In: Psychology
For each of the passages below, identify the title and author of the short story from which the passage comes, explain what the passage depicts or illustrates, provide the larger context in which the passage can be understood, and interpret the significance of the passage to the whole story.
"He should not have built the fire under the spruce tree. He should have built it in the open. But it had been easier to pull the twigs from the brush and drop them directly on the fire. Now the tree under which he had done this carried a weight of snow on its boughs. No wind had blown for weeks, and each bough was fully freighted. Each time he had pulled a twig he had communicated a slight agitation to the tree - an imperceptible agitation, so far as he was concerned, but an agitation sufficient to bring about the disaster. High up in the tree one bough capsized its load of snow. This fell on the boughs beneath, capsizing them. This process continued, spreading out and involving the whole tree. It grew like an avalanche, and it descended without warning upon the man and the fire, and the fire was blotted out!"
This passage belongs to the short story " To Build A Fire" by Jack London.
This passage depicts the futile attempt of a man to built a fire under a spruce tree that is weighed down with snow.
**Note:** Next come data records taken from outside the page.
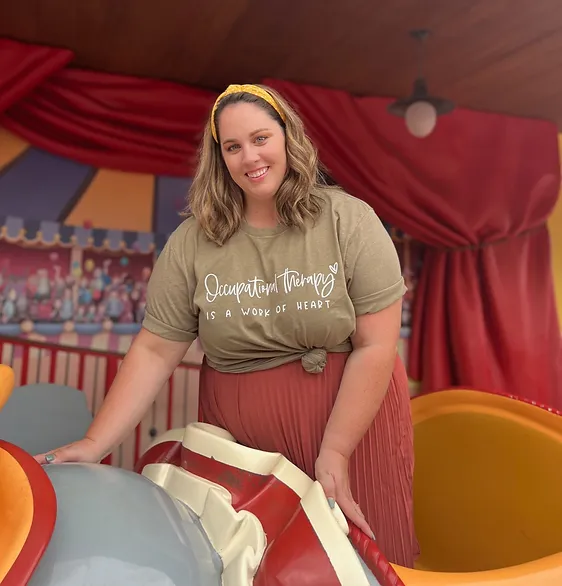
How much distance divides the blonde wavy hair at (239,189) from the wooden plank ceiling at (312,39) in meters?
0.86

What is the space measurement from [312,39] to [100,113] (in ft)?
2.42

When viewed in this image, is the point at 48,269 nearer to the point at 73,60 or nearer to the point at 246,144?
the point at 73,60

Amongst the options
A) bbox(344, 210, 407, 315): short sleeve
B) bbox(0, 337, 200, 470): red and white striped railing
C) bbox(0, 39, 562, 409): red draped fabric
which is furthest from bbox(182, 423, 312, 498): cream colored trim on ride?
bbox(0, 39, 562, 409): red draped fabric

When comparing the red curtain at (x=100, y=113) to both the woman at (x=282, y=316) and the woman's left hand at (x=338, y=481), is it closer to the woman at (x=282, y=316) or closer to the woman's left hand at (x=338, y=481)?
the woman at (x=282, y=316)

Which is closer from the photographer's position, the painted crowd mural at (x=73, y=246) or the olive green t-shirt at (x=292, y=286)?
the olive green t-shirt at (x=292, y=286)

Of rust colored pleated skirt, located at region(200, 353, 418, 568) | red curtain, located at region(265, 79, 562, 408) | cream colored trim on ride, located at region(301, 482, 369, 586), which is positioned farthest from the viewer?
red curtain, located at region(265, 79, 562, 408)

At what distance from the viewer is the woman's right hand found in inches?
31.1

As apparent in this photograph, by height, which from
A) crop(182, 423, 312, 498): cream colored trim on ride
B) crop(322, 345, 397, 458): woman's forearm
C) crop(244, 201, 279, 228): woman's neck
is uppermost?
crop(244, 201, 279, 228): woman's neck

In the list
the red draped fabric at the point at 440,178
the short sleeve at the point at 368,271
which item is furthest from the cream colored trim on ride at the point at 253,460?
the red draped fabric at the point at 440,178

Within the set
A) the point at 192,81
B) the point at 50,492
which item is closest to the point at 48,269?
the point at 192,81

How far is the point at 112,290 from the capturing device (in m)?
1.96

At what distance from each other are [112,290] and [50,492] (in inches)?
56.6

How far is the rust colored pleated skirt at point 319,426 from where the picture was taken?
839 mm

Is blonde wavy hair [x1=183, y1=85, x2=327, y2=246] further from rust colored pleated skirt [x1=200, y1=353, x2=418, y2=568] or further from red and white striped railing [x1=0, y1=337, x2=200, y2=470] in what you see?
red and white striped railing [x1=0, y1=337, x2=200, y2=470]
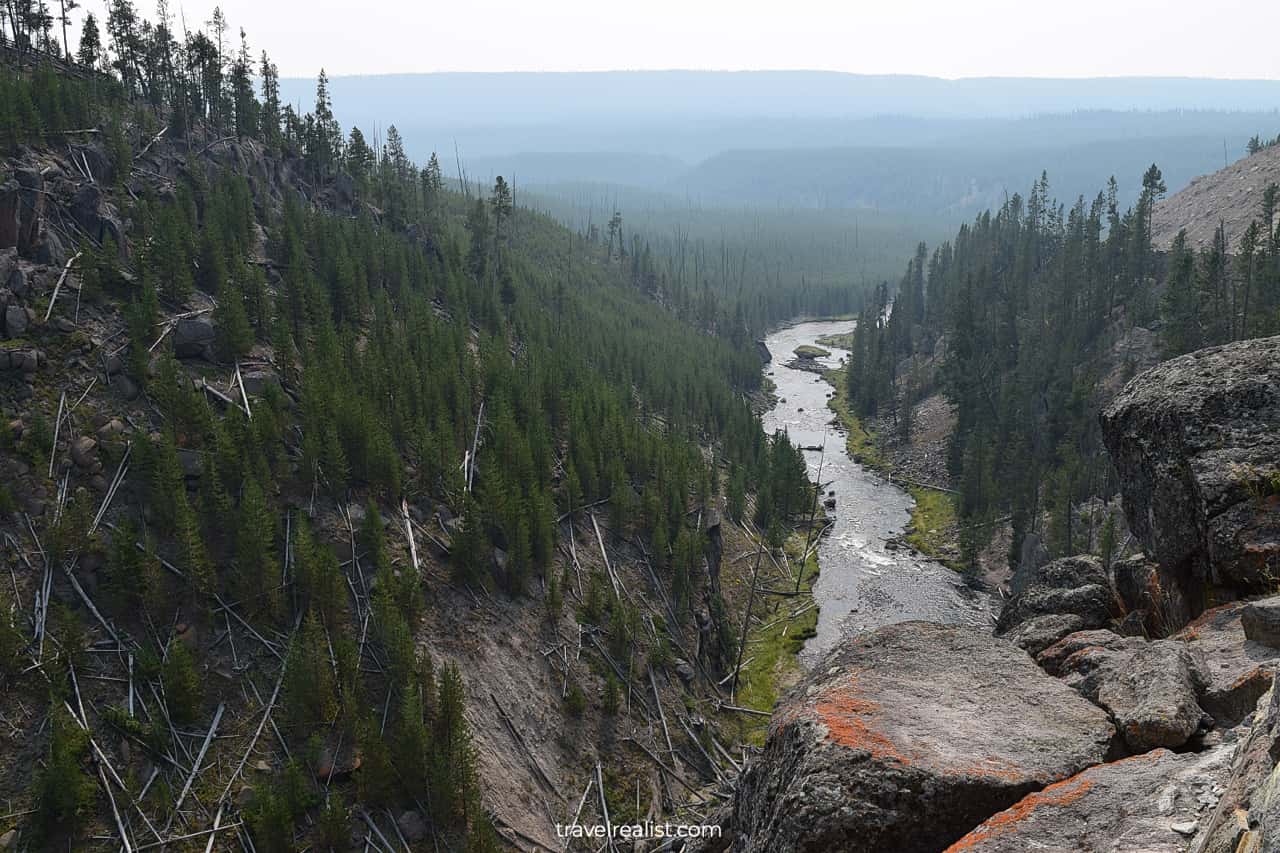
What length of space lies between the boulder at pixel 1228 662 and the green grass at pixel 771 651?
44110 millimetres

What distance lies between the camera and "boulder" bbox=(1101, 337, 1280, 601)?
690 inches

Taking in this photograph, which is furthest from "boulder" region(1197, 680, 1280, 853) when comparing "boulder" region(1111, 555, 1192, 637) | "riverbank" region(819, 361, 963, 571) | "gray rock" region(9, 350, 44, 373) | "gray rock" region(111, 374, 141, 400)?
"riverbank" region(819, 361, 963, 571)

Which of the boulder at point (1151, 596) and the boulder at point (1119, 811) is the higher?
the boulder at point (1119, 811)

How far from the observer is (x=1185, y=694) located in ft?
42.6

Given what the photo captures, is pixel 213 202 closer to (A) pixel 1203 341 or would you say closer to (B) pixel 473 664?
(B) pixel 473 664

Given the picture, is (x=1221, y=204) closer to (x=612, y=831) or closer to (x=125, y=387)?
(x=612, y=831)

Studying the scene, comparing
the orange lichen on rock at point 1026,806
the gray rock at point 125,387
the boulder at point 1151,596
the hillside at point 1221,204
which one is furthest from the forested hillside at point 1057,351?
the gray rock at point 125,387

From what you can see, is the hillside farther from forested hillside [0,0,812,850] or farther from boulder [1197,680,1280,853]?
boulder [1197,680,1280,853]

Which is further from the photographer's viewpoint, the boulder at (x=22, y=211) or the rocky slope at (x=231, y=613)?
the boulder at (x=22, y=211)

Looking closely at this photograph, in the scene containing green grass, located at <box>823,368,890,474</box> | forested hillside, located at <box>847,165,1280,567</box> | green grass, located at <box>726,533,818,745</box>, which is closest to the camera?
green grass, located at <box>726,533,818,745</box>

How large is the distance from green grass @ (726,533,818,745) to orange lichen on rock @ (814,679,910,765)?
45.5 metres

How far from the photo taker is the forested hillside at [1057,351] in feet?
306

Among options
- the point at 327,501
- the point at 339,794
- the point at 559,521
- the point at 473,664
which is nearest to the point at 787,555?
the point at 559,521

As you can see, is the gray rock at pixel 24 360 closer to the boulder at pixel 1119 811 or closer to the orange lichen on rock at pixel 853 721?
the orange lichen on rock at pixel 853 721
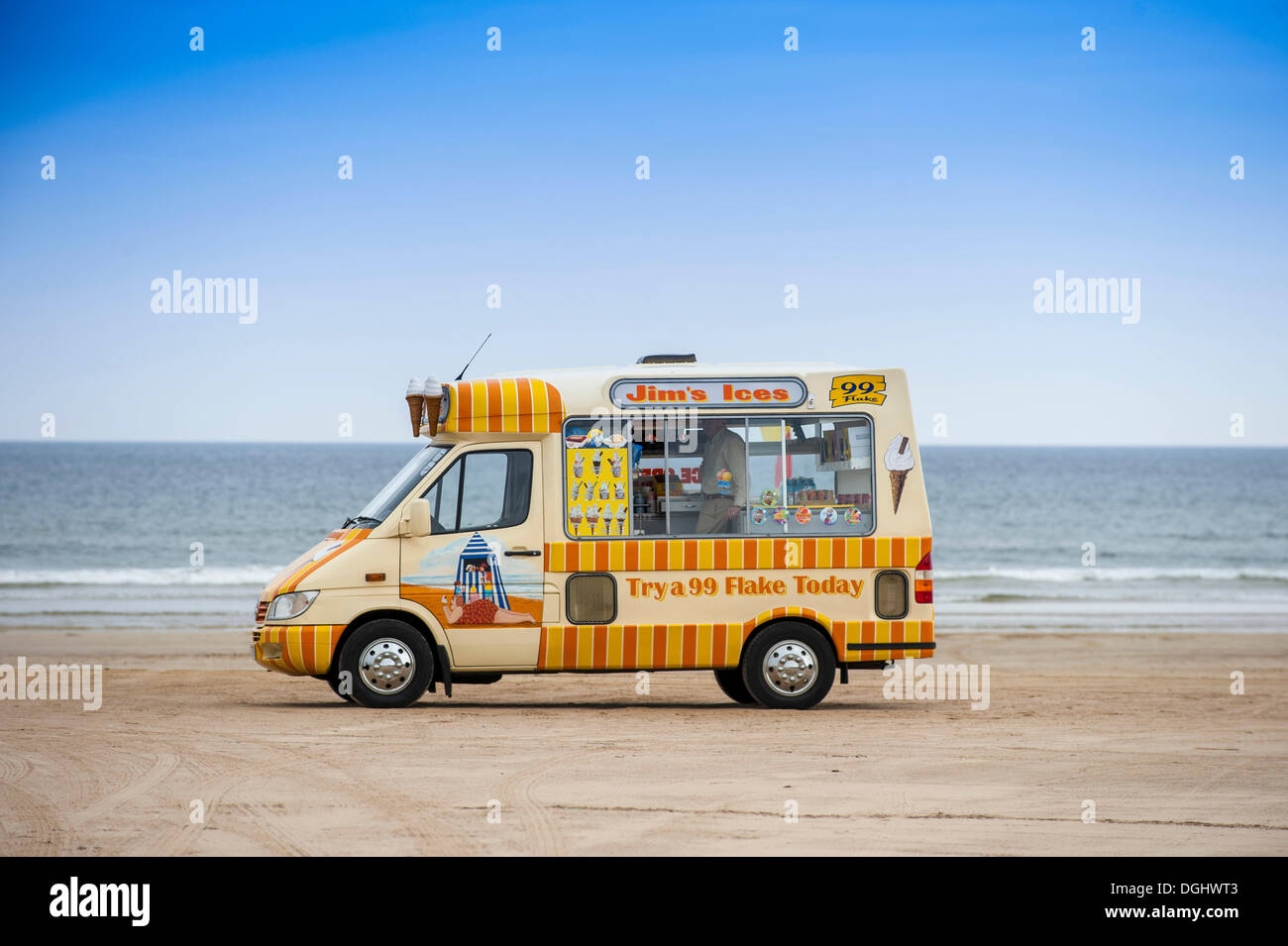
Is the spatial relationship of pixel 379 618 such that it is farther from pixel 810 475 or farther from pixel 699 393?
pixel 810 475

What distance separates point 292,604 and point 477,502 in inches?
68.1

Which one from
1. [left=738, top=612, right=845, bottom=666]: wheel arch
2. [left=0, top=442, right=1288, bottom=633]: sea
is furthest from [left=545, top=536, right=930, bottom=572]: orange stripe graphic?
[left=0, top=442, right=1288, bottom=633]: sea

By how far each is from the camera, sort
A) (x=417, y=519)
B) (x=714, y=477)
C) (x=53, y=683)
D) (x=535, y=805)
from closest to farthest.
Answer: (x=535, y=805), (x=417, y=519), (x=714, y=477), (x=53, y=683)

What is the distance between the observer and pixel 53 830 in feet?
23.8

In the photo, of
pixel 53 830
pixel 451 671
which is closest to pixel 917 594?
pixel 451 671

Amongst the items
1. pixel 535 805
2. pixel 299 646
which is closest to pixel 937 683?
pixel 299 646

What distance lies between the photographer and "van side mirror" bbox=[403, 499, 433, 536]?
1128 centimetres

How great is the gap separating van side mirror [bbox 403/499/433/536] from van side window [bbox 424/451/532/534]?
13 cm

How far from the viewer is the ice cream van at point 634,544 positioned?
1148cm

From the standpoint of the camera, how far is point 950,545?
4466 cm

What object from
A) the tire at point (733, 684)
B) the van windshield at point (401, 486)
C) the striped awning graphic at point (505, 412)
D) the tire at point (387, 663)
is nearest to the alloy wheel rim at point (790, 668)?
the tire at point (733, 684)
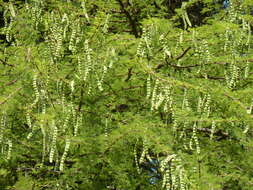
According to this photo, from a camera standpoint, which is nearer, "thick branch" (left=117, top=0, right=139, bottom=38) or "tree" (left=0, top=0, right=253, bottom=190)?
"tree" (left=0, top=0, right=253, bottom=190)

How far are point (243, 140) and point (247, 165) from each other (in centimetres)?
48

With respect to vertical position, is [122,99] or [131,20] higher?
[131,20]

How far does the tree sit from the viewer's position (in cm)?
393

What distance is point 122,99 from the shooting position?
4863mm

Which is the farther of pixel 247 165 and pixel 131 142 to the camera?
pixel 247 165

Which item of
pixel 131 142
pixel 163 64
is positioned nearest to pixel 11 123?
pixel 131 142

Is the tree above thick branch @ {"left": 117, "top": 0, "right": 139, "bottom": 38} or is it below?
below

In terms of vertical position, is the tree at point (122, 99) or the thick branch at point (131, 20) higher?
the thick branch at point (131, 20)

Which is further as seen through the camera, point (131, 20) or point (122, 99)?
point (131, 20)

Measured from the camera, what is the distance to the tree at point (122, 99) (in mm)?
3926

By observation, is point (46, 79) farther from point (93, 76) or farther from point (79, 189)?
point (79, 189)

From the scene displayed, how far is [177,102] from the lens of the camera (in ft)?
14.3

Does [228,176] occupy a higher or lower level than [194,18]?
lower

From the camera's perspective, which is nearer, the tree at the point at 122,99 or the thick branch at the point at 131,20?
the tree at the point at 122,99
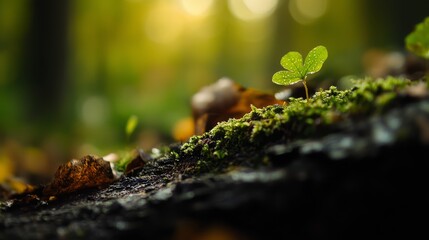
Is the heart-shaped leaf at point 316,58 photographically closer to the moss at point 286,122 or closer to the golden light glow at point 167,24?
the moss at point 286,122

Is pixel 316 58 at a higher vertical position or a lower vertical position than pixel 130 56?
lower

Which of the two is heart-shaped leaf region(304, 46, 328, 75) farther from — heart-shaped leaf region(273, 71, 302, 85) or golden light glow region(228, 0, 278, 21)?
golden light glow region(228, 0, 278, 21)

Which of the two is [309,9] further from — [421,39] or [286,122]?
[286,122]

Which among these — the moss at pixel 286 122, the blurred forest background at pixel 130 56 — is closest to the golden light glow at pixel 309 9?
the blurred forest background at pixel 130 56

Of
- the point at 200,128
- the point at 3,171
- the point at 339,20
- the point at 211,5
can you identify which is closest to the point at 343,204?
the point at 200,128

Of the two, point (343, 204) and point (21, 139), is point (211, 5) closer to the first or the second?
point (21, 139)

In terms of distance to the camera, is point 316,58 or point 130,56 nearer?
point 316,58

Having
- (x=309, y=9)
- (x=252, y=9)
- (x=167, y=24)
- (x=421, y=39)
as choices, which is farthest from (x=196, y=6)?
(x=421, y=39)
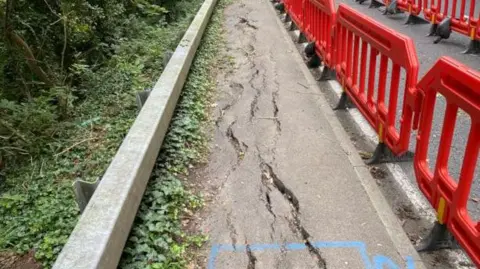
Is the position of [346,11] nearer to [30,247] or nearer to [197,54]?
[197,54]

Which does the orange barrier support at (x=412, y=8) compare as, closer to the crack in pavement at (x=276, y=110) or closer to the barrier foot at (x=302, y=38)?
the barrier foot at (x=302, y=38)

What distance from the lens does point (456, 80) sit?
242cm

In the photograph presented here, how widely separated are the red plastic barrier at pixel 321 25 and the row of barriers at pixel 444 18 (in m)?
2.41

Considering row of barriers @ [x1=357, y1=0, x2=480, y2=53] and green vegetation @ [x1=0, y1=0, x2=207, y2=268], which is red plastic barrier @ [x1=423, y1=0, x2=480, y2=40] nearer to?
row of barriers @ [x1=357, y1=0, x2=480, y2=53]

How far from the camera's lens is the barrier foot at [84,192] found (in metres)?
2.67

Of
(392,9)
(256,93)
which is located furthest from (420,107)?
(392,9)

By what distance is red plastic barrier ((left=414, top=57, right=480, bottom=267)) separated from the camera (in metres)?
2.33

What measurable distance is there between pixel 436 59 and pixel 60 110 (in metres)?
5.46

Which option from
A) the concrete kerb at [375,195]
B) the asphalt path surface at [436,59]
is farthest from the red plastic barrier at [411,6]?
the concrete kerb at [375,195]

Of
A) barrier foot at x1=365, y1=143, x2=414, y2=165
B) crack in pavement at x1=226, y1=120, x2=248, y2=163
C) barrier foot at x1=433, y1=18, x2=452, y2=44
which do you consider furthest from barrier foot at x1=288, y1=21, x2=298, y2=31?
barrier foot at x1=365, y1=143, x2=414, y2=165

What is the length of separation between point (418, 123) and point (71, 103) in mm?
4021

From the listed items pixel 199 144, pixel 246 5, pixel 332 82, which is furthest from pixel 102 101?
pixel 246 5

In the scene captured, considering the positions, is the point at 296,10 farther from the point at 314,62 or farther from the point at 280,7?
the point at 280,7

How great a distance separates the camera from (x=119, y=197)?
2605mm
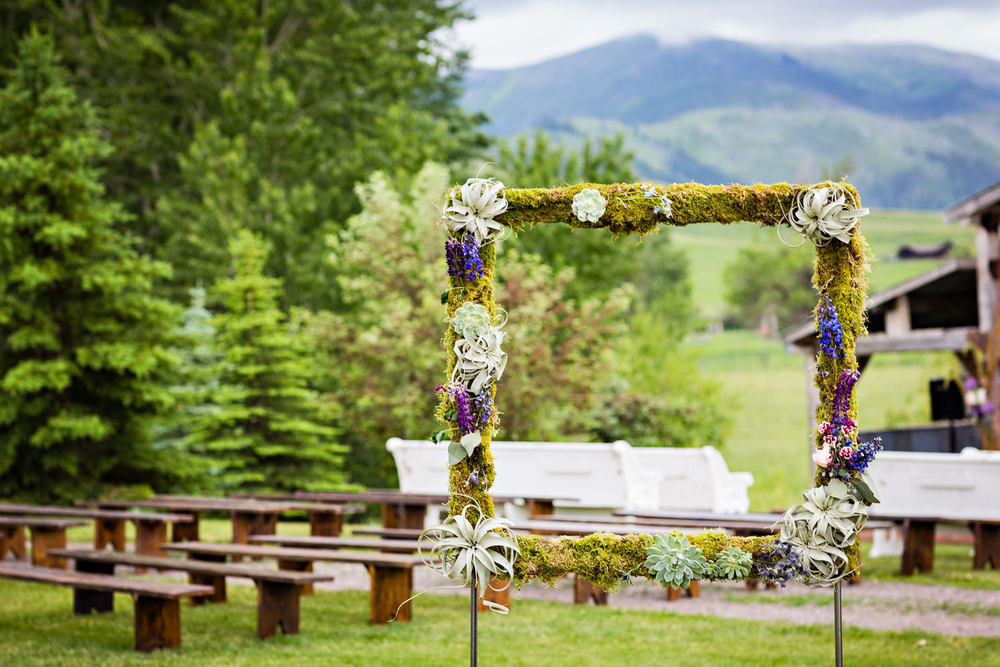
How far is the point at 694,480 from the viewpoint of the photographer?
1191 centimetres

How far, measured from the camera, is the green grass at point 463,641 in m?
6.66

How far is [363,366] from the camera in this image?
20.3 meters

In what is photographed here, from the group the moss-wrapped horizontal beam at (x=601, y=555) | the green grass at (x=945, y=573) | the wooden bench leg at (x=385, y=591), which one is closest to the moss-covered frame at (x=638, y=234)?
the moss-wrapped horizontal beam at (x=601, y=555)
His short-sightedness to evaluate the reality creates problem for him. As he collects wood for his fire by pulling the twigs from the tree,it disturbs the snow in the tree that was collected on it. The movement of the snow collected in the tree takes the form of mini avalanche when it started falling from the top branches to the lower ones and finally when it falls on the fire and causes to dampen down the fire.
This passage shows how the rationality of man becomes futile when he ignores to calculate the actual conditions and possibilities of dangers regarding the forces of nature. The over confidence of man may lead him to danger that may even cost his life especially when it comes to miscalculation of natural forces. As in this passage, for his ease he built the fire under the tree , he opts his ease over assessing the situation that costs the fire to dampen down leaving him to face the severe cold and frost bite.